Deep splicing plasticity of the human adenovirus type 5 transcriptome as a driver of virus evolution

Viral genomes are characterised by having high gene density and complex transcription strategies. One of the most complex is adenovirus which has a double stranded DNA genome and is the archetypal viral system in which splicing was first discovered. Understanding the transcriptional landscape using conventional mRNA cloning or more recent Illumina-based deep sequencing methods offers insight but also has limitations, including the potential for reverse transcription or PCR amplification artefacts and bias.

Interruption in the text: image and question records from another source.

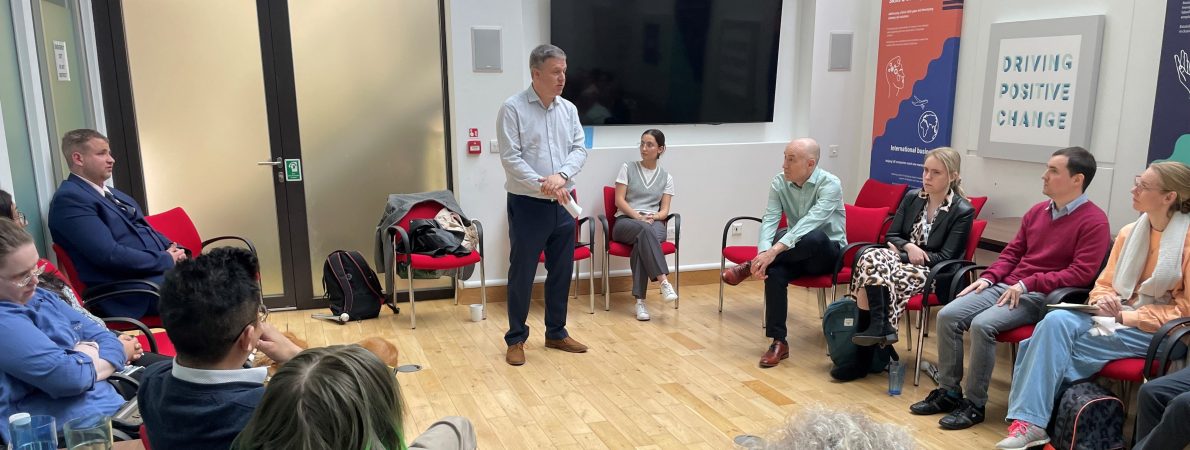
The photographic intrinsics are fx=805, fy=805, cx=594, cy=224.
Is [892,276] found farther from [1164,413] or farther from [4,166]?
[4,166]

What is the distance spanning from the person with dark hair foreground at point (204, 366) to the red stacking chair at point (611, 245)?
12.9 feet

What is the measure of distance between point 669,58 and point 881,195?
1.82 m

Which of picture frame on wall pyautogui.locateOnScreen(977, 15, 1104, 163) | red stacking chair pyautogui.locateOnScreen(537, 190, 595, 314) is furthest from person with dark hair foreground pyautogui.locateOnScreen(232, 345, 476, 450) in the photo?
picture frame on wall pyautogui.locateOnScreen(977, 15, 1104, 163)

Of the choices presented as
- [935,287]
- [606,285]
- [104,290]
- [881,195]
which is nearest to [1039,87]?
[881,195]

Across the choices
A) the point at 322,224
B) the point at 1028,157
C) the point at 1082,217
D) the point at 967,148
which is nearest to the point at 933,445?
the point at 1082,217

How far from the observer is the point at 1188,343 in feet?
10.3

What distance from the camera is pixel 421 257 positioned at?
5121 millimetres

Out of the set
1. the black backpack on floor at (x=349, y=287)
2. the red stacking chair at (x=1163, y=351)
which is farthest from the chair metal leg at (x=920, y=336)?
the black backpack on floor at (x=349, y=287)

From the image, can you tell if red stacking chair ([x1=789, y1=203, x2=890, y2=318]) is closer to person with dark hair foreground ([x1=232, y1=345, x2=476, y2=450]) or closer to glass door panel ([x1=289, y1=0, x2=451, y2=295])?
glass door panel ([x1=289, y1=0, x2=451, y2=295])

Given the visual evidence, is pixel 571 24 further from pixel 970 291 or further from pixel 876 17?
pixel 970 291

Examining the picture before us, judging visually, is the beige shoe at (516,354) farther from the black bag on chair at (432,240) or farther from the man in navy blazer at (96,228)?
the man in navy blazer at (96,228)

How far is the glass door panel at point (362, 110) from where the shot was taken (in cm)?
538

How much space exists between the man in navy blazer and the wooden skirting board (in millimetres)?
2240

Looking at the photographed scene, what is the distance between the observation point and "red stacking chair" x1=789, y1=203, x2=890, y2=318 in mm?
4711
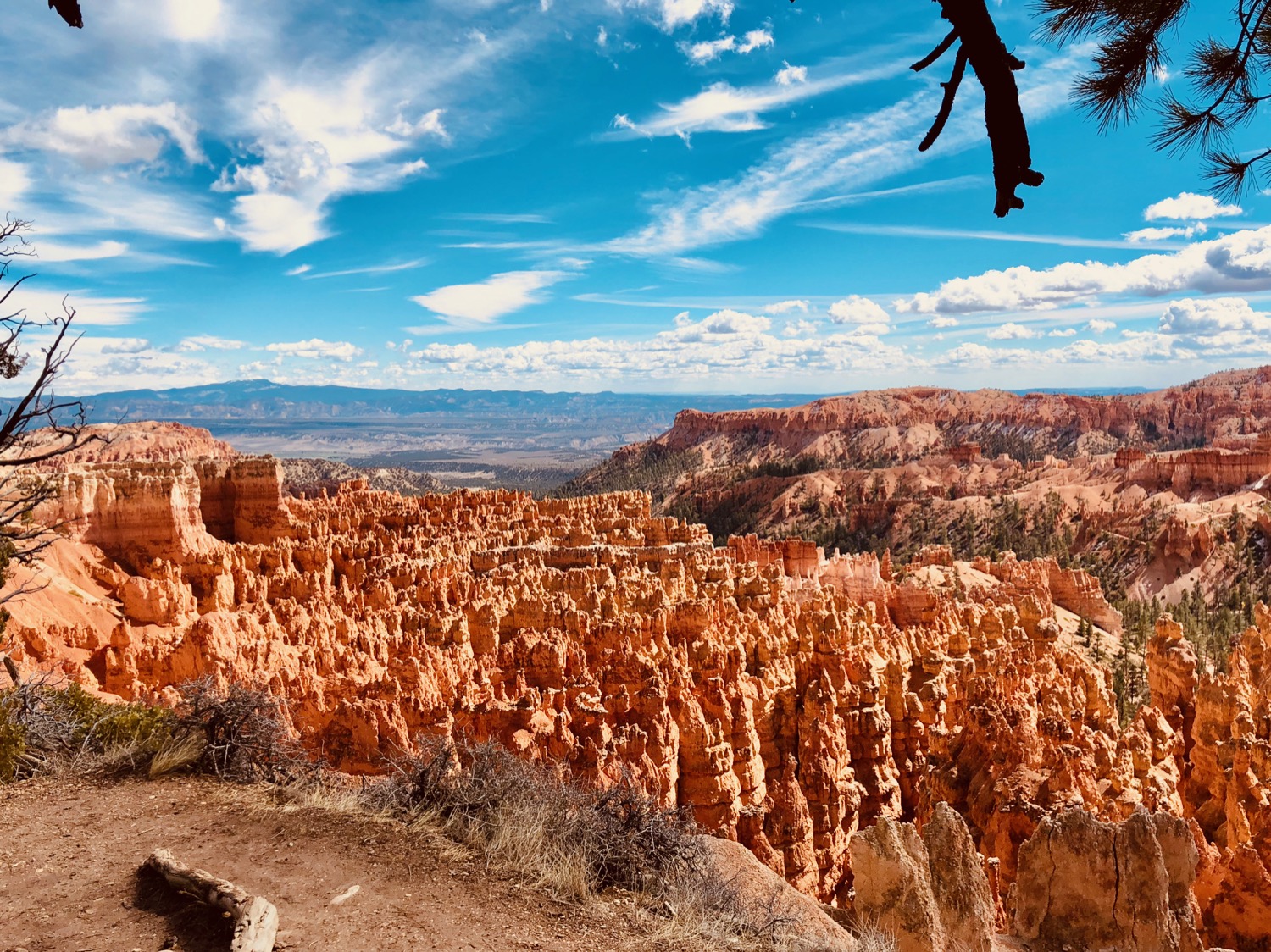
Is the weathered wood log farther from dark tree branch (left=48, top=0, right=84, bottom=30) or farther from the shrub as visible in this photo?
dark tree branch (left=48, top=0, right=84, bottom=30)

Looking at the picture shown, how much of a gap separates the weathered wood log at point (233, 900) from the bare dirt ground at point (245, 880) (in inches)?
4.2

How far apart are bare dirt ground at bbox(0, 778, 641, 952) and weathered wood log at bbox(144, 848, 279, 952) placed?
106mm

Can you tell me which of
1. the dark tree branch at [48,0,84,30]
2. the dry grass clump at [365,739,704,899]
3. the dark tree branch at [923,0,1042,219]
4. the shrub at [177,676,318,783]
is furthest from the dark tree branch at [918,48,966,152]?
the shrub at [177,676,318,783]

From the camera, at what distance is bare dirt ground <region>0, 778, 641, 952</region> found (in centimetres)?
549

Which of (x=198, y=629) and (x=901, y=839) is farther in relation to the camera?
(x=198, y=629)

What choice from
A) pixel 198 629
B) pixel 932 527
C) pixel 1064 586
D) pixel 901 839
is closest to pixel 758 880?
pixel 901 839

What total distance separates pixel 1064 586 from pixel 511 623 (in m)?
33.0

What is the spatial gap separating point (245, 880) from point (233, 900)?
714 millimetres

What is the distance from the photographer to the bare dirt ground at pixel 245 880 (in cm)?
549

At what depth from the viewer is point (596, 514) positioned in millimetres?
43406

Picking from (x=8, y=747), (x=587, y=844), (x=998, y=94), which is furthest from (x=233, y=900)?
→ (x=998, y=94)

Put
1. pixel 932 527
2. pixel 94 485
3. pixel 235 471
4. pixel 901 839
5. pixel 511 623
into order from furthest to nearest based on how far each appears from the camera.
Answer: pixel 932 527
pixel 235 471
pixel 94 485
pixel 511 623
pixel 901 839

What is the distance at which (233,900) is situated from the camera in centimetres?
550

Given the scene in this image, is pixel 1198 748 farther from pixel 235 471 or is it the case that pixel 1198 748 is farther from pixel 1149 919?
pixel 235 471
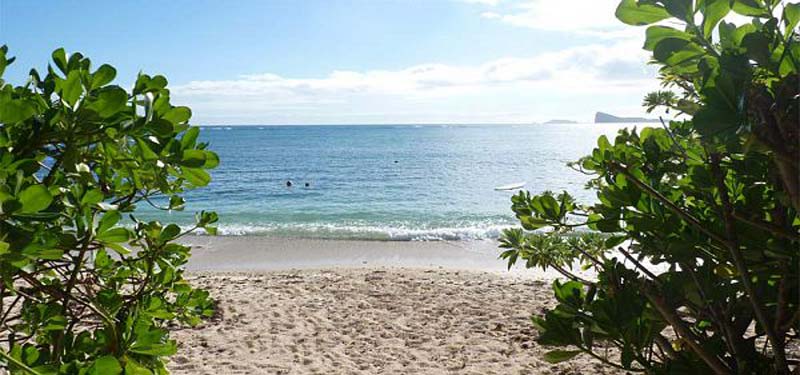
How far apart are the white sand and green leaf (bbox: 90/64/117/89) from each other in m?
4.12

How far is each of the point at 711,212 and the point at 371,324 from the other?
5.20 m

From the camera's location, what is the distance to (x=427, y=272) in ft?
30.7

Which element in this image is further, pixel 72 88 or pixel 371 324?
pixel 371 324

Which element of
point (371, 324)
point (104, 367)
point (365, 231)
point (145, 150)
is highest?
point (145, 150)

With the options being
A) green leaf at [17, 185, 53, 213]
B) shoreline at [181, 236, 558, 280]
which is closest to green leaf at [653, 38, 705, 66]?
green leaf at [17, 185, 53, 213]

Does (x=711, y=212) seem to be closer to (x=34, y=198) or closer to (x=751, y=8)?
(x=751, y=8)

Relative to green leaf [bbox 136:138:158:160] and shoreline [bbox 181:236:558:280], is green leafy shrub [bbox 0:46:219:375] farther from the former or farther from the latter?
shoreline [bbox 181:236:558:280]

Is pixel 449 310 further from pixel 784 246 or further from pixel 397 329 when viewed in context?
pixel 784 246

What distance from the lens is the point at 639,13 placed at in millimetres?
817

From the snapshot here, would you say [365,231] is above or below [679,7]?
below

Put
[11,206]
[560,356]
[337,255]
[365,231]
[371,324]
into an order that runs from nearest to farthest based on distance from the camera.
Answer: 1. [11,206]
2. [560,356]
3. [371,324]
4. [337,255]
5. [365,231]

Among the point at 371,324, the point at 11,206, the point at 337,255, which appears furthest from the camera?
the point at 337,255

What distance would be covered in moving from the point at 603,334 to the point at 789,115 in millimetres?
459

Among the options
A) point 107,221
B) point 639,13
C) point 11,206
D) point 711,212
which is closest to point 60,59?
point 107,221
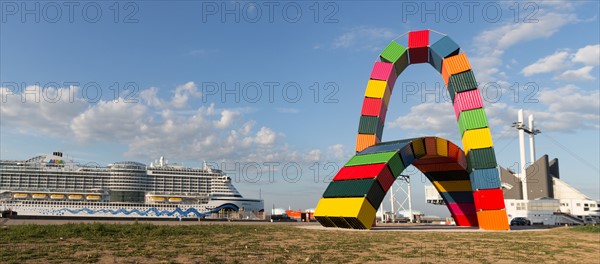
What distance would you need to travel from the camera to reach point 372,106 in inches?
1540

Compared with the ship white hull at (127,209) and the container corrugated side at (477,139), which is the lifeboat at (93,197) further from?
the container corrugated side at (477,139)

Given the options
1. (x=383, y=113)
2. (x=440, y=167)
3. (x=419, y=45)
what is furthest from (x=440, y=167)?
(x=419, y=45)

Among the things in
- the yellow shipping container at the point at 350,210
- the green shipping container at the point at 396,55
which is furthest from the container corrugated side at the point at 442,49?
the yellow shipping container at the point at 350,210

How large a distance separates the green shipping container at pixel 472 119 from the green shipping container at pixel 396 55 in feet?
25.0

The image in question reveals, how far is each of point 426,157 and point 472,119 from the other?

Here we used direct RNA long read length sequencing on an Oxford Nanopore MinION device to gain a quantitative system-wide overview of transcription and splicing as it dynamically changes during a human adenovirus type 5 infection. This global overview revealed an extensive and hitherto unappreciated complexity of alternative splicing and secondary initiating codon usage. Allied to this, analysis of viral polyadenylation patterns over time showed that most viral transcripts tended to shorter polyadenylation lengths as the infection progressed. Moreover, development and use of an ORF-centric bioinformatics pipeline for analysis of sequenced mRNA, provided both a quantitative and deeper qualitative understanding of the genetic potential of this virus. The data strikingly illustrated that across the viral genome adenovirus made multiple distinctly spliced transcripts that coded for the same ORF. Indeed, as many as 11,000 different splicing patterns were recorded across the viral genome over the three time points analysed. This constitutive low level use of alternative splicing patterns and secondary ORFs potentially enables the virus to maximise its coding potential over evolutionary timescales.